Regards, I look forward to info from the symposium.

Jack Williams

********************************************
In the meantime, for those interested, here is a little information about the internal role of a "Baluch" mother. Please don't ask why I'm posting it here, there isn't a reason...I just thought it interesting. This is from
http://www.baloch2000.org/people/index.htm

"...In essence a Baloch mothers’ responsibility is to educate her son in the noble principles of their great forefathers. Baloch share elements of a "national" culture. Generally, by culture we mean the values, traditions, norms, customs, arts, history, folklore, and other institutions shared by a group of people. Culture shapes how people see their world and structure their community and family life. Baloch mothers teach their children the cultural values and customs since early age. In Baloch society, these values include independence, cooperation, truthfulness, national justice, bravery, hospitality, generosity and devotion.

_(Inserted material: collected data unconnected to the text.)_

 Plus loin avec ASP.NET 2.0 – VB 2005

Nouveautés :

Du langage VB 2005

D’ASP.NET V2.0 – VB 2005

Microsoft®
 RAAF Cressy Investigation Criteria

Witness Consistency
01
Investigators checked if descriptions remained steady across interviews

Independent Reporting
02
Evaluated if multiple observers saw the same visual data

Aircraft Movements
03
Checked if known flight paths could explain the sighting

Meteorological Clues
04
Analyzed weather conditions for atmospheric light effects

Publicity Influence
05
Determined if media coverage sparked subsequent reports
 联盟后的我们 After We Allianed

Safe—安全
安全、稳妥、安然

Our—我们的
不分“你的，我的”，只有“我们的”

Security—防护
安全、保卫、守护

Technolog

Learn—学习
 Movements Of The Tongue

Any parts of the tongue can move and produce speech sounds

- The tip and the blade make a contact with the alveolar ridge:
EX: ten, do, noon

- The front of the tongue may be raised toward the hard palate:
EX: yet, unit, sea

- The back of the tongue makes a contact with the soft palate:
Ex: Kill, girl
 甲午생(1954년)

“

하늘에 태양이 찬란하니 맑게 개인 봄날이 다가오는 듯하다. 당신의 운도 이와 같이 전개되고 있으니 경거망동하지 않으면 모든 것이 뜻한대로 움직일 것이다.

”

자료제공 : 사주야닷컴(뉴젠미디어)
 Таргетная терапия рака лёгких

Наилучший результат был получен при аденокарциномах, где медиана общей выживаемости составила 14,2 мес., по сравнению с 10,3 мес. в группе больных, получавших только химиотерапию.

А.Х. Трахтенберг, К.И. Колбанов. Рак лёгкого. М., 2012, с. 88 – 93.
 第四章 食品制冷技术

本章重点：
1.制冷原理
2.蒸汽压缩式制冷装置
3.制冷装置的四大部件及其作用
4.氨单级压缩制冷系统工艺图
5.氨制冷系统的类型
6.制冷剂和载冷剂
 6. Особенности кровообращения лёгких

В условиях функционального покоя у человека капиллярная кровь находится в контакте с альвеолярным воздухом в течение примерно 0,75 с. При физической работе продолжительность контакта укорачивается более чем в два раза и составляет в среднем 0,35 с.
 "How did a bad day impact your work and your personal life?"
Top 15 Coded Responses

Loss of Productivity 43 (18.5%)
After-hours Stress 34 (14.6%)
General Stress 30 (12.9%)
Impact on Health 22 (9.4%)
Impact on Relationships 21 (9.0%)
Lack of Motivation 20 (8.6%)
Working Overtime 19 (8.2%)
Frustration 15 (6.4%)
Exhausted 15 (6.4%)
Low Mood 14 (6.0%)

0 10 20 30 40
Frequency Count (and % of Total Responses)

"The Baloch son was nursed and taught to be a war hero. The mere thought of losing a son has always been unbearable to a mother but a Baloch mother teaches his son how glorious it is to fight and be killed in the battle field and how shameful it would be not only for him but for the entire family and tribe to run away from the battle. A Baloch mother does not desire material gains for her son. She sings for his infant son: “I am for the days when my son will come to age, ride on horse back and having a sword and with the help of his brave friends will revenge his father’s enemies. Then I will be singing in praise of his bravery along with hundred women of the village”...

"...A Baloch mother do not praise the physical beauty of her bridegroom son instead she sings in the praise of his horse and bow..."...Mir Kambar’s mother did not cry when his just married son was preparing to engage the overwhelming force of plunderers who had looted the cattle of his Baahot, instead she said to him; “My son, the light of my eyes, gain fame in fighting so that forefathers name may be alive. And upon hearing the news of your death in battlefield I will regain my youth again and instead of mourning I will celebrate your death.”

"The expectations of a Baloch mother to her daughter are unique. She wants her daughter to be a distinguished lady of high qualities, being hospitable and faithful. She wants her to be distinguished in her hospitality and caring for her brothers. “My Daughter will mature to be a graceful lady. She will be affectionate to his brothers; in her hospitality she will entertain a hundred persons daily. She will entertain her guest by slaughtering lambs for their dinner and virgin sheep for luncheon.”